So I'd let it lie. There's nothing wrong with reporting the driver. A complaint against the police is unlikely to result in the driver being prosecuted. The police may not want you to leave the video up, but if they want you to take it down they can always write you a letter and ask you to take it down, giving reasons, and if she calls back you can simply say 'drop me a line'.


----------



## BSRU (7 Mar 2011)

It's sounds like the officer massively overreacted, she problem was told as much by her senior officer.
I would be concerned by her anti-motorist jibe.
There is nothing wrong with calling someone a prat of they are and can be clearly seen being one, if they have an issue let them sue you for libel and see how far it doesn't get them.

Only you can tell if she had a bad attitude to start with, if she was just going through the motions.

Many people know about the data protection act and often see registrations on tv news blurred but they do not realise it only applies to companies and not individuals.
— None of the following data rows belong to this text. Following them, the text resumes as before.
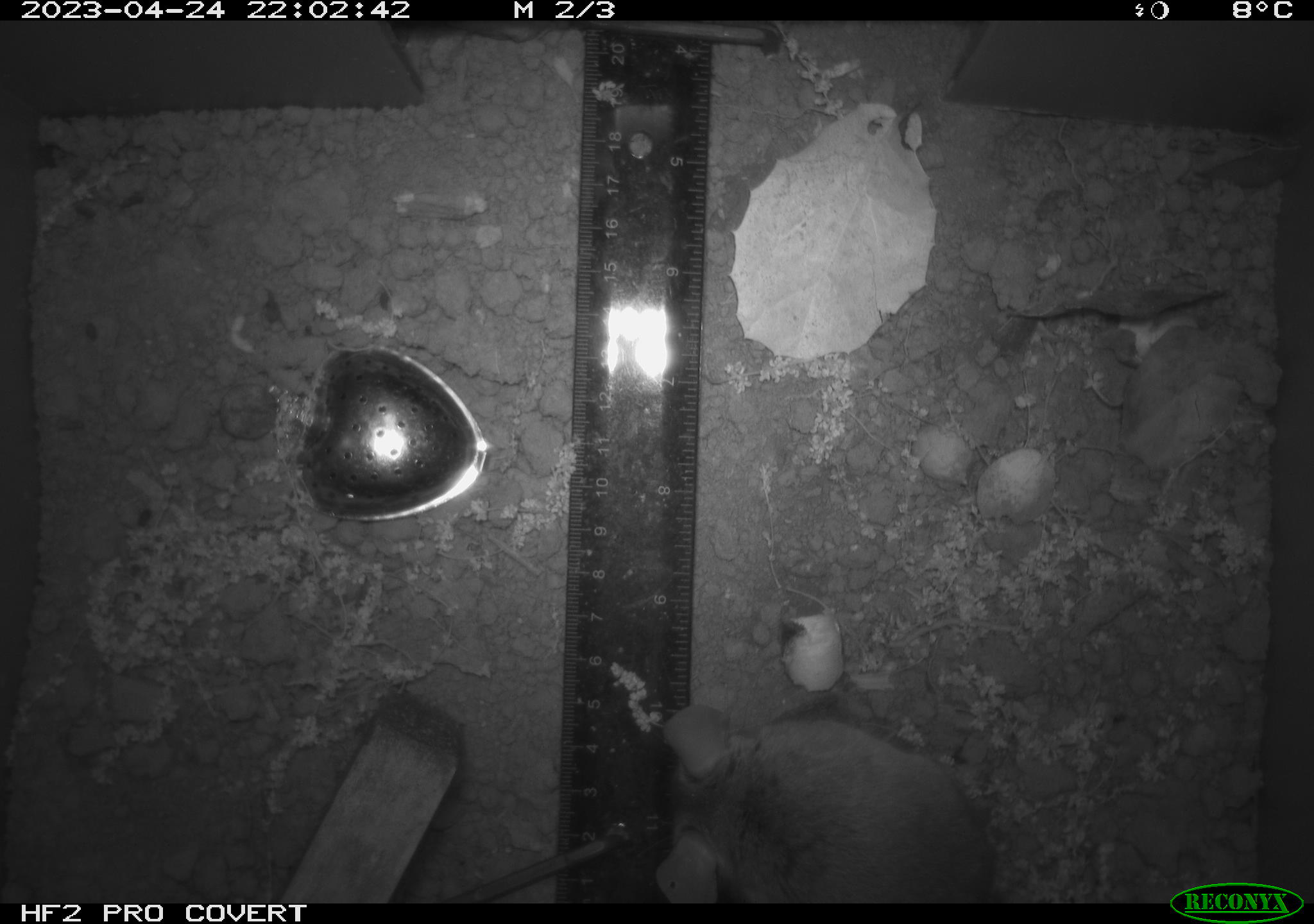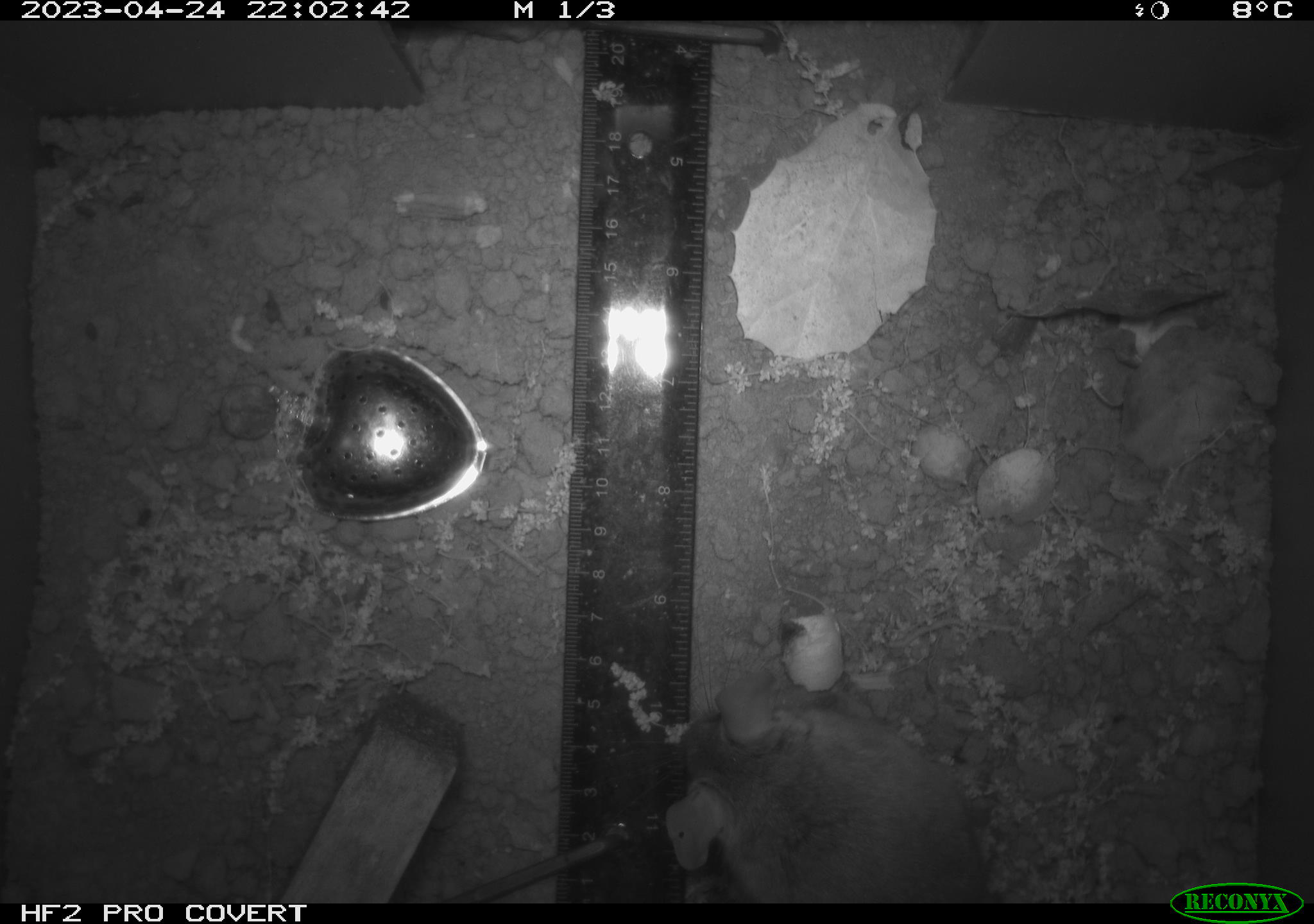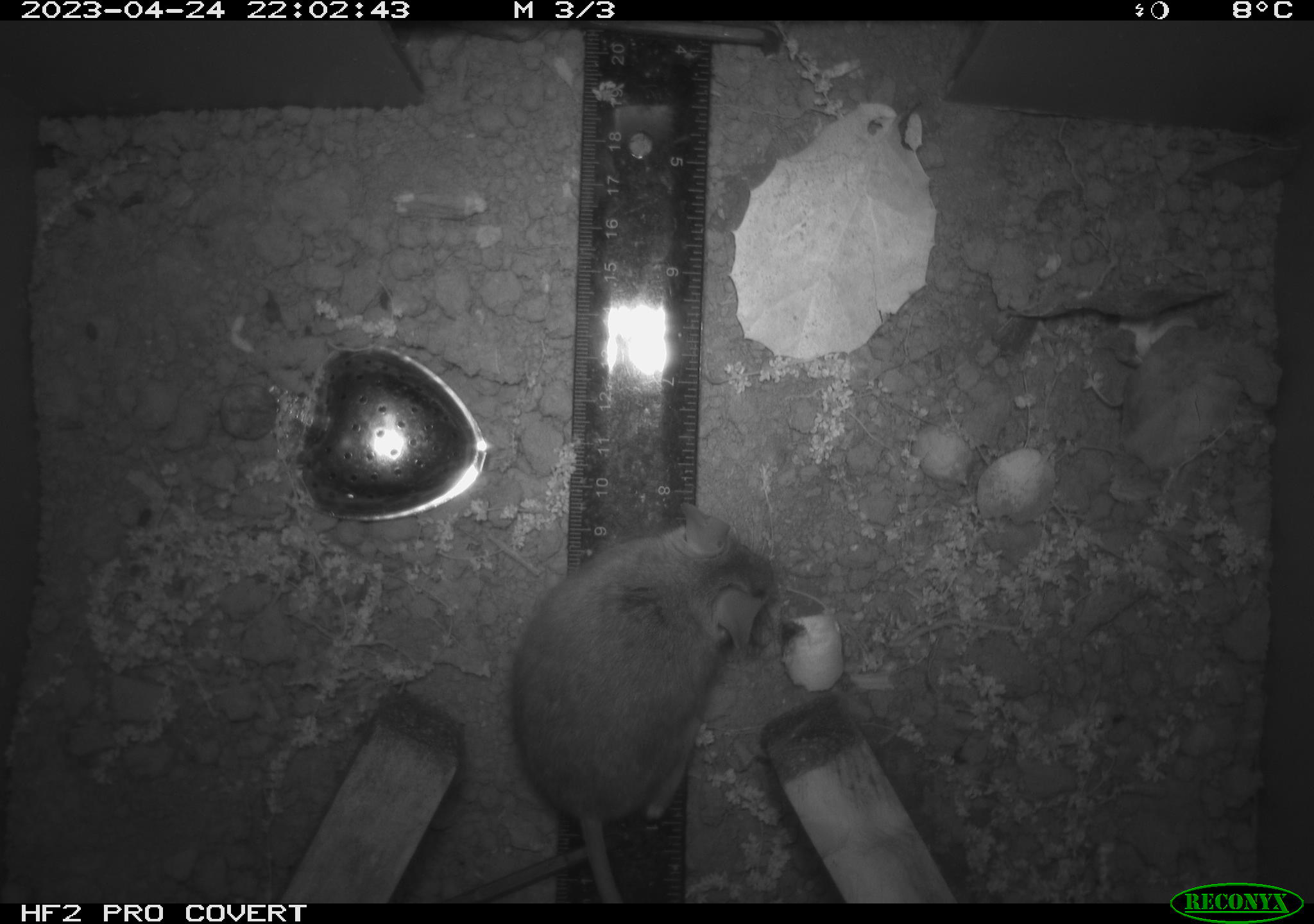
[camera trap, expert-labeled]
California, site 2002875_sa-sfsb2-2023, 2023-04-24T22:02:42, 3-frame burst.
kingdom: Animalia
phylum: Chordata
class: Mammalia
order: Rodentia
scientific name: Rodentia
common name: mouse species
Mouse species (Rodentia).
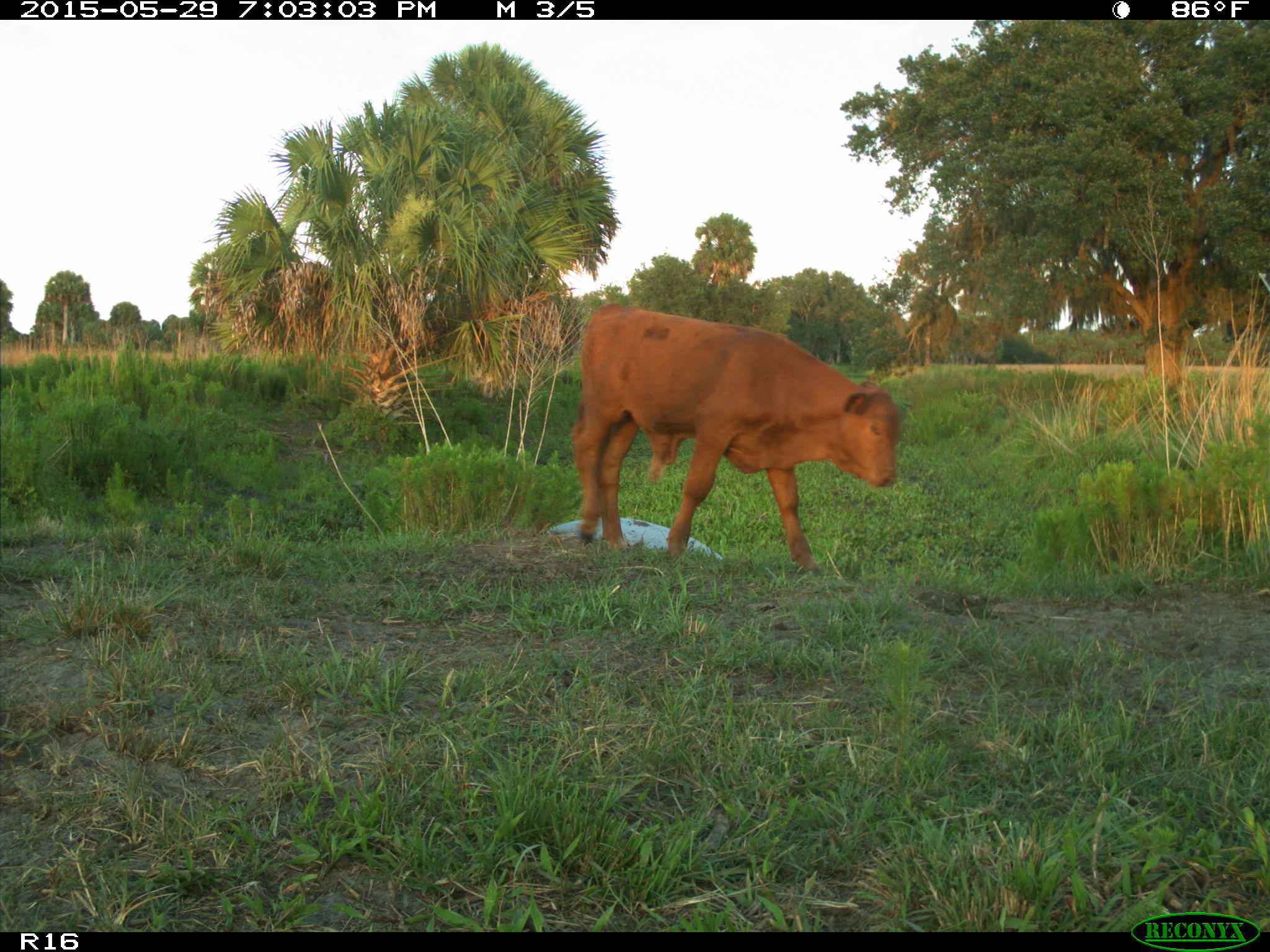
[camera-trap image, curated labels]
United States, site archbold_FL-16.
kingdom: Animalia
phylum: Chordata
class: Mammalia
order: Artiodactyla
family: Bovidae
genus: Bos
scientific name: Bos taurus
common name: domestic cow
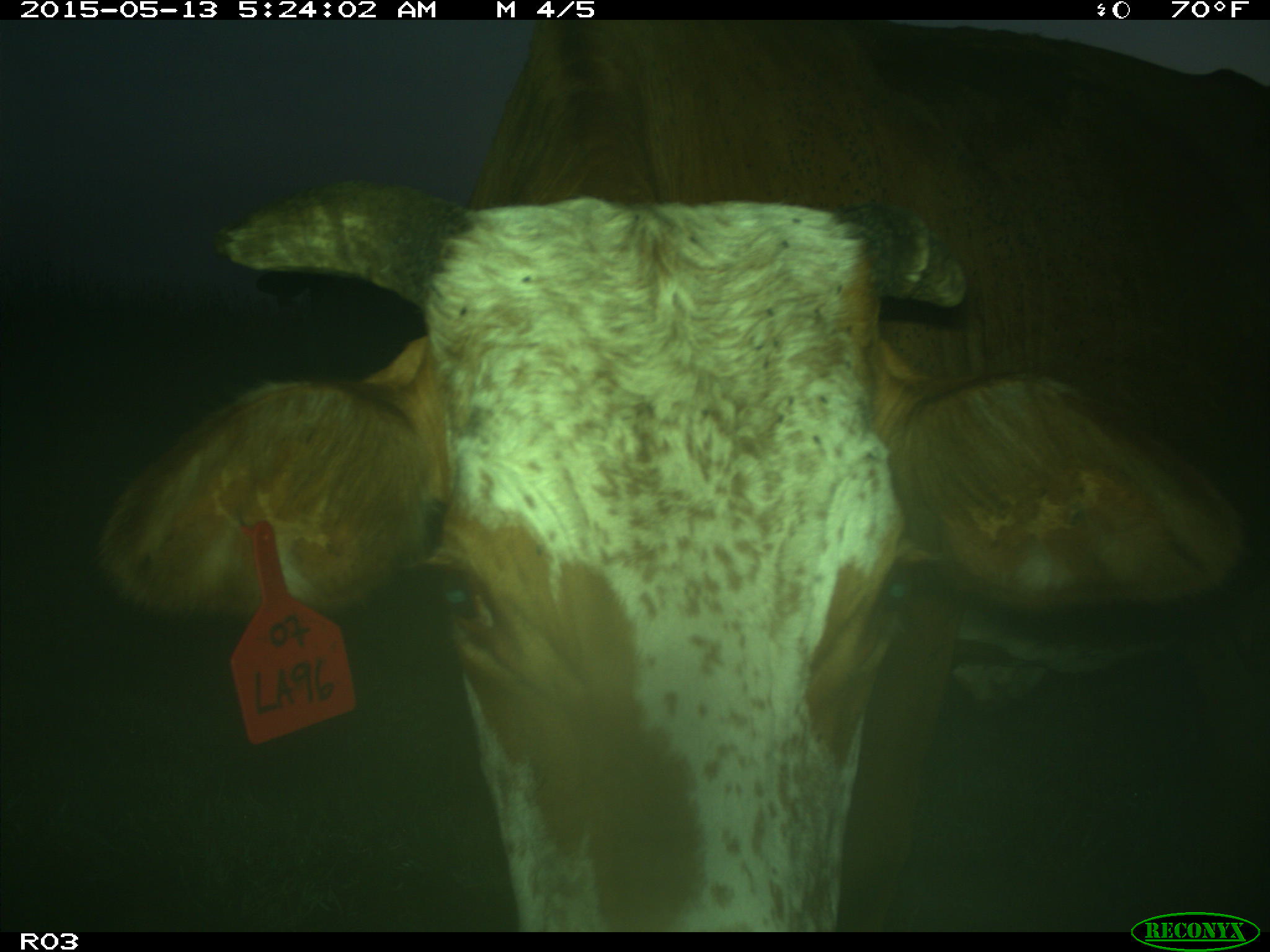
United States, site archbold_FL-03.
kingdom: Animalia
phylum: Chordata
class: Mammalia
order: Artiodactyla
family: Bovidae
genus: Bos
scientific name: Bos taurus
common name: domestic cow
Bos taurus (domestic cow).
There is also the point that vehicle registration details are public information already so not covered by the data protection act.


----------



## I like Skol (7 Mar 2011)

GMP! I recently reported a hit and run after some kn*b in a 57 plate honda accord ran into the back of my jeep while driving erratically, agressively and trying to overtake me in a 20 zone with parked cars and near a school at home time. I had my kids in the vehicle with me and he ended up running smack bang into the back of me putting a lovely big dent in the bonnet of his shiny black car. I hardly felt it in my big off-road toy and there wasn't any damage to my vehicle or injuries to me or my passengers (I am not about to file a spurious whiplash claim for the sake of it!!!). I spent about an hour and 20 minutes at the local cop shop surrounded by scroats while trying to report it immediatly after it happened with my kids moaning non stop. they took the details then rang back a few days later to say the vehicle seemed to be in order (i.e insured taxed etc) and as there was no damage to my vehicle that would be the end of it!

Very lazy policing in my view and only goes to reinforce my opinion that idiots can do as they please now-a-days and get away with it. How can someone leave the scene of an accident without knowing if they had caused any injuries and the police not be interested? He should at least have his insurance informed so he loses some NCD and suffers some consequence of his actions.


----------



## downfader (7 Mar 2011)

I think the officer overreacted too. Perhaps due to inexperience, but even so she should have atleast asked a more senior or experinced officer.

During the middle of the last decade there was a similar problem of ignorance towards the rights and legalities around photography in public places. With some Police even telling tourists that it was illegal to take photos in a public place in the UK. I wonder if a similar assumption had been made here.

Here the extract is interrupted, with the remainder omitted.